**Problem**
Change every "distance" in the data below to "range" and keep everything else the same. Omit the pictures from your answer.

======== Exercise inputs

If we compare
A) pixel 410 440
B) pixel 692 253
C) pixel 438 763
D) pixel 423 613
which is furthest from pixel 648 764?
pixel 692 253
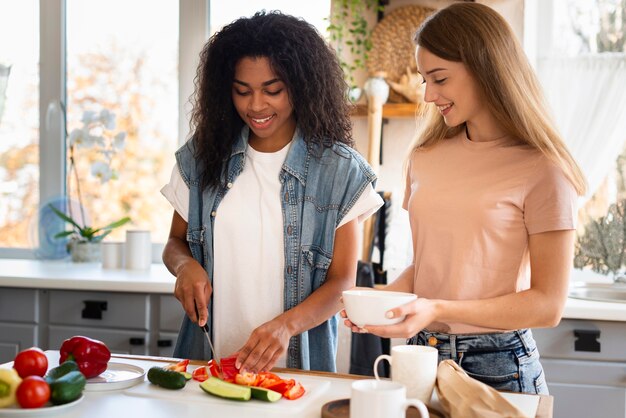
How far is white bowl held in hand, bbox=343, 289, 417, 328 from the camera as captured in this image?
1256 millimetres

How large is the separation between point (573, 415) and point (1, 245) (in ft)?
8.79

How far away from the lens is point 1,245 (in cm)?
372

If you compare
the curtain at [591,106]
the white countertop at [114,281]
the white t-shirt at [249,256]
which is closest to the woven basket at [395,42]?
the curtain at [591,106]

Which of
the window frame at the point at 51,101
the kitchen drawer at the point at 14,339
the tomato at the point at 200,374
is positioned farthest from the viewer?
the window frame at the point at 51,101

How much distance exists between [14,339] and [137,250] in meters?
0.59

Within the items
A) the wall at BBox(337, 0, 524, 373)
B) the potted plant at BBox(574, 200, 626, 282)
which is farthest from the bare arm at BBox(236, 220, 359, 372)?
the potted plant at BBox(574, 200, 626, 282)

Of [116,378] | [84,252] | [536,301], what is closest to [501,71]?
[536,301]

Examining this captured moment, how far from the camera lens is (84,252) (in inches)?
135

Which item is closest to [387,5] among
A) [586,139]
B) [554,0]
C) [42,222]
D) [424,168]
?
[554,0]

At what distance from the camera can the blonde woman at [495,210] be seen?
145 centimetres

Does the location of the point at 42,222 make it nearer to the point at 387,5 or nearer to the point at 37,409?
the point at 387,5

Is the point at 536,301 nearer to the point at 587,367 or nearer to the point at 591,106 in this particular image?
the point at 587,367

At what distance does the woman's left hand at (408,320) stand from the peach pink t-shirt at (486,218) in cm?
21

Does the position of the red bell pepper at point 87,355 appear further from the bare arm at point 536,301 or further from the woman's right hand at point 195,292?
the bare arm at point 536,301
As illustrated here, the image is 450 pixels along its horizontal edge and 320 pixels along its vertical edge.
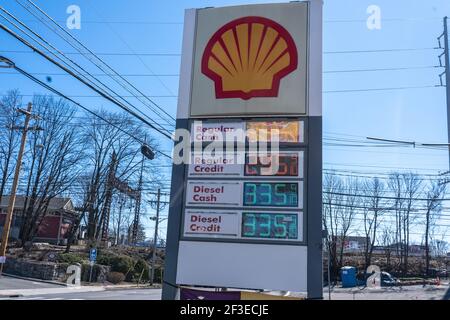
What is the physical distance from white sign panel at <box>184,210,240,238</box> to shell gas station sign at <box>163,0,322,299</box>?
0.05ft

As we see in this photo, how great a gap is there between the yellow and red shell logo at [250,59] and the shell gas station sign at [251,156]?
0.02 m

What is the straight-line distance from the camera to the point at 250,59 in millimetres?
7660

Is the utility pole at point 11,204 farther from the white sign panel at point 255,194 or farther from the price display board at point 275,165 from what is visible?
the price display board at point 275,165

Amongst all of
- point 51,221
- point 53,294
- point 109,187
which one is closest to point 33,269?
point 53,294

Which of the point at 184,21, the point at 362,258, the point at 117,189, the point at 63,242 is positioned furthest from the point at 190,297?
the point at 362,258

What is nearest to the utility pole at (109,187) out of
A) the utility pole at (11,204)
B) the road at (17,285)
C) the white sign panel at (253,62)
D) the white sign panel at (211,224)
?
the road at (17,285)

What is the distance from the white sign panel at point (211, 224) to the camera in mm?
7058

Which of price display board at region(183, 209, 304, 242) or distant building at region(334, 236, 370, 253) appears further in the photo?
distant building at region(334, 236, 370, 253)

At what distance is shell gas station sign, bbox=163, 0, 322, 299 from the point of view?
6.91 meters

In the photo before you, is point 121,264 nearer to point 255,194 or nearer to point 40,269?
point 40,269

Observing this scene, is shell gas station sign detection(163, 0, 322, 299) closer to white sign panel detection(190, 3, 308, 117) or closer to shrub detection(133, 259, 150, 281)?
white sign panel detection(190, 3, 308, 117)

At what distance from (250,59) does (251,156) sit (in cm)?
165

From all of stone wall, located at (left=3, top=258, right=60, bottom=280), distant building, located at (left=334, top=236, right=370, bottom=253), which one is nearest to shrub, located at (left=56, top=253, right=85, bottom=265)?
stone wall, located at (left=3, top=258, right=60, bottom=280)
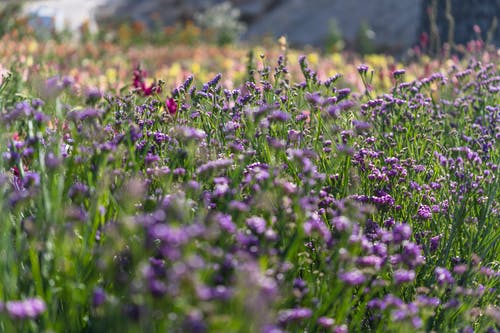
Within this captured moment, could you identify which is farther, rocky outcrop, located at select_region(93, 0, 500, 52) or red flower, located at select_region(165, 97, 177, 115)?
rocky outcrop, located at select_region(93, 0, 500, 52)

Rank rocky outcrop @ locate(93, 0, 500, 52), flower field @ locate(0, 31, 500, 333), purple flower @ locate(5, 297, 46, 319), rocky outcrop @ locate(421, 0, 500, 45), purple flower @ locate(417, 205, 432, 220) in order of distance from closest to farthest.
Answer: purple flower @ locate(5, 297, 46, 319), flower field @ locate(0, 31, 500, 333), purple flower @ locate(417, 205, 432, 220), rocky outcrop @ locate(421, 0, 500, 45), rocky outcrop @ locate(93, 0, 500, 52)

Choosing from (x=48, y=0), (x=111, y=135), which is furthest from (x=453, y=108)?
(x=48, y=0)

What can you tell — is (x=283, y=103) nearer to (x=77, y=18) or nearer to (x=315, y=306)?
(x=315, y=306)

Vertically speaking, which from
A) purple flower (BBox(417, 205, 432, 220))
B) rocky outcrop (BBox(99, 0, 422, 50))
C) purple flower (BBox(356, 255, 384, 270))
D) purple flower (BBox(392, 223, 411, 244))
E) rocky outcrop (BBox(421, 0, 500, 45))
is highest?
Answer: purple flower (BBox(392, 223, 411, 244))

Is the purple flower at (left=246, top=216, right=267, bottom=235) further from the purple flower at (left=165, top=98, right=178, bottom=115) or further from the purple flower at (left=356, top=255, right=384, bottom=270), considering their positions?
the purple flower at (left=165, top=98, right=178, bottom=115)

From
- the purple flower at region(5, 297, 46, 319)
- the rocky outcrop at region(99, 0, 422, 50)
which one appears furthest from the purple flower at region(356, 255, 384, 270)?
the rocky outcrop at region(99, 0, 422, 50)

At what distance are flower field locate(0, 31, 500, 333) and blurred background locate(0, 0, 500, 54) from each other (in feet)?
23.4

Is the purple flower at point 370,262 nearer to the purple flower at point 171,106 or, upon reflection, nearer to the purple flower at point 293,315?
the purple flower at point 293,315

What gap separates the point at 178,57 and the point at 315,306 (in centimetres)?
974

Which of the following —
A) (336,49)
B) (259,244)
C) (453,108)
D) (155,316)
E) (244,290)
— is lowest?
(336,49)

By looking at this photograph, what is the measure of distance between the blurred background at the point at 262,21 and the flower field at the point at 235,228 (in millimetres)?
7131

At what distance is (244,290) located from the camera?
1.38 m

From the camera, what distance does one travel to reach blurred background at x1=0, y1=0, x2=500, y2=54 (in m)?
11.1

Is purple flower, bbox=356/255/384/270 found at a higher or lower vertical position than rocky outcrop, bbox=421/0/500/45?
higher
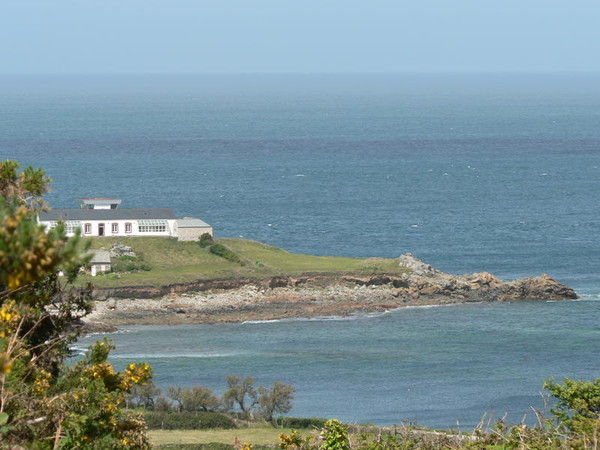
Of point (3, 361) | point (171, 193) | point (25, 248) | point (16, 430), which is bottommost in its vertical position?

================

**Response to the task**
If we compare
A) pixel 410 440
B) pixel 692 253
C) pixel 438 763
D) pixel 423 613
which is furthest from pixel 648 764?
pixel 692 253
How far is white bowl held in hand, bbox=343, 289, 417, 328 from the camera as captured in this image?
1256 millimetres

How large is the separation between point (573, 415) and point (1, 245) (in ft)?
8.79

How far away from the lens is point 1,245 (in cm)?
372

If you compare
the curtain at [591,106]
the white countertop at [114,281]
the white t-shirt at [249,256]
which is closest to the woven basket at [395,42]?
the curtain at [591,106]

Which of
the window frame at the point at 51,101
the kitchen drawer at the point at 14,339
the tomato at the point at 200,374
is positioned farthest from the viewer?
the window frame at the point at 51,101

How much range exists between [14,339] and [137,250] in meters?
0.59

Within the items
A) the wall at BBox(337, 0, 524, 373)
B) the potted plant at BBox(574, 200, 626, 282)
which is farthest from the bare arm at BBox(236, 220, 359, 372)?
the potted plant at BBox(574, 200, 626, 282)

Of [116,378] | [84,252] | [536,301], what is closest to [501,71]?
[536,301]

Examining this captured moment, how far from the camera lens is (84,252) (in inches)?
135

Which item is closest to [387,5] among
A) [586,139]
B) [554,0]
C) [42,222]
D) [424,168]
?
[554,0]

At what range from the camera can the blonde woman at [495,210] be seen?
145 centimetres

Does the location of the point at 42,222 make it nearer to the point at 387,5 or nearer to the point at 37,409?
the point at 387,5

Is the point at 536,301 nearer to the point at 587,367 or nearer to the point at 591,106 in this particular image?
the point at 587,367

At what range does the woman's left hand at (408,320) stand from the peach pink t-shirt at (486,218) in cm?
21

Does the position of the red bell pepper at point 87,355 appear further from the bare arm at point 536,301 or further from the woman's right hand at point 195,292?
the bare arm at point 536,301
As illustrated here, the image is 450 pixels along its horizontal edge and 320 pixels along its vertical edge.
What is the physical range from white sign panel at <box>184,210,240,238</box> to shell gas station sign at <box>163,0,322,299</box>?
0.05ft

As we see in this photo, how great a gap is there between the yellow and red shell logo at [250,59] and the shell gas station sign at [251,156]?
0.02 m

What is the straight-line range from the camera to the point at 250,59 in millimetres?
7660

Is the utility pole at point 11,204 farther from the white sign panel at point 255,194 or farther from the price display board at point 275,165 from what is visible?
the price display board at point 275,165

Amongst all of
- point 51,221
- point 53,294
- point 109,187
which one is closest to point 33,269?
point 53,294

Which of the point at 184,21, the point at 362,258, the point at 117,189, the point at 63,242 is positioned furthest from the point at 190,297?
the point at 362,258

What is nearest to the utility pole at (109,187) out of
A) the utility pole at (11,204)
B) the road at (17,285)
C) the white sign panel at (253,62)
D) the white sign panel at (211,224)
?
the road at (17,285)

What is the range from the white sign panel at point (211, 224) to the camera in mm?
7058

Which of price display board at region(183, 209, 304, 242) or distant building at region(334, 236, 370, 253) appears further in the photo?
distant building at region(334, 236, 370, 253)

At what range is shell gas station sign, bbox=163, 0, 322, 299 from the point of view?
6.91 meters

In the photo before you, is point 121,264 nearer to point 255,194 or nearer to point 40,269?
point 40,269

Observing this scene, is shell gas station sign detection(163, 0, 322, 299) closer to white sign panel detection(190, 3, 308, 117) or closer to shrub detection(133, 259, 150, 281)?
white sign panel detection(190, 3, 308, 117)

At what range from (250,59) does (251,156) sit (in cm)?
165

From all of stone wall, located at (left=3, top=258, right=60, bottom=280), distant building, located at (left=334, top=236, right=370, bottom=253), which one is nearest to shrub, located at (left=56, top=253, right=85, bottom=265)?
stone wall, located at (left=3, top=258, right=60, bottom=280)
Within this captured moment, could you identify which is farther, rocky outcrop, located at select_region(93, 0, 500, 52) or red flower, located at select_region(165, 97, 177, 115)?
rocky outcrop, located at select_region(93, 0, 500, 52)

Rank rocky outcrop @ locate(93, 0, 500, 52), flower field @ locate(0, 31, 500, 333), purple flower @ locate(5, 297, 46, 319), rocky outcrop @ locate(421, 0, 500, 45), purple flower @ locate(417, 205, 432, 220) in order of range from closest to farthest.
Answer: purple flower @ locate(5, 297, 46, 319), flower field @ locate(0, 31, 500, 333), purple flower @ locate(417, 205, 432, 220), rocky outcrop @ locate(421, 0, 500, 45), rocky outcrop @ locate(93, 0, 500, 52)

Choosing from (x=48, y=0), (x=111, y=135), which is furthest from (x=453, y=108)?
(x=48, y=0)

What can you tell — is (x=283, y=103) nearer to (x=77, y=18) or nearer to (x=315, y=306)?
(x=315, y=306)

Vertically speaking, which from
A) purple flower (BBox(417, 205, 432, 220))
B) rocky outcrop (BBox(99, 0, 422, 50))
C) purple flower (BBox(356, 255, 384, 270))
D) purple flower (BBox(392, 223, 411, 244))
E) rocky outcrop (BBox(421, 0, 500, 45))
is highest?
Answer: purple flower (BBox(392, 223, 411, 244))

Is the purple flower at (left=246, top=216, right=267, bottom=235) further from the purple flower at (left=165, top=98, right=178, bottom=115) or further from the purple flower at (left=356, top=255, right=384, bottom=270), considering their positions?
the purple flower at (left=165, top=98, right=178, bottom=115)

From
- the purple flower at region(5, 297, 46, 319)
- the rocky outcrop at region(99, 0, 422, 50)
which one appears furthest from the purple flower at region(356, 255, 384, 270)?
the rocky outcrop at region(99, 0, 422, 50)

At what range are flower field locate(0, 31, 500, 333) and blurred background locate(0, 0, 500, 54) from each other (in feet)?
23.4

Is the purple flower at point 370,262 nearer to the purple flower at point 171,106 or, upon reflection, nearer to the purple flower at point 293,315?
the purple flower at point 293,315

What gap separates the point at 178,57 and the point at 315,306 (in centimetres)?
974

Which of the following —
A) (336,49)
B) (259,244)
C) (453,108)
D) (155,316)
E) (244,290)
— is lowest?
(336,49)

By looking at this photograph, what is the measure of range between the blurred background at the point at 262,21 and the flower field at the point at 235,228 (in millimetres)?
7131

At what range is (244,290) located from the camera?
1.38 m

From the camera, what range does one travel to reach blurred background at x1=0, y1=0, x2=500, y2=54 (in m)?
11.1

Is purple flower, bbox=356/255/384/270 found at a higher or lower vertical position than rocky outcrop, bbox=421/0/500/45?
higher
Of point (3, 361) | point (171, 193) | point (25, 248) | point (16, 430), which is bottommost in its vertical position?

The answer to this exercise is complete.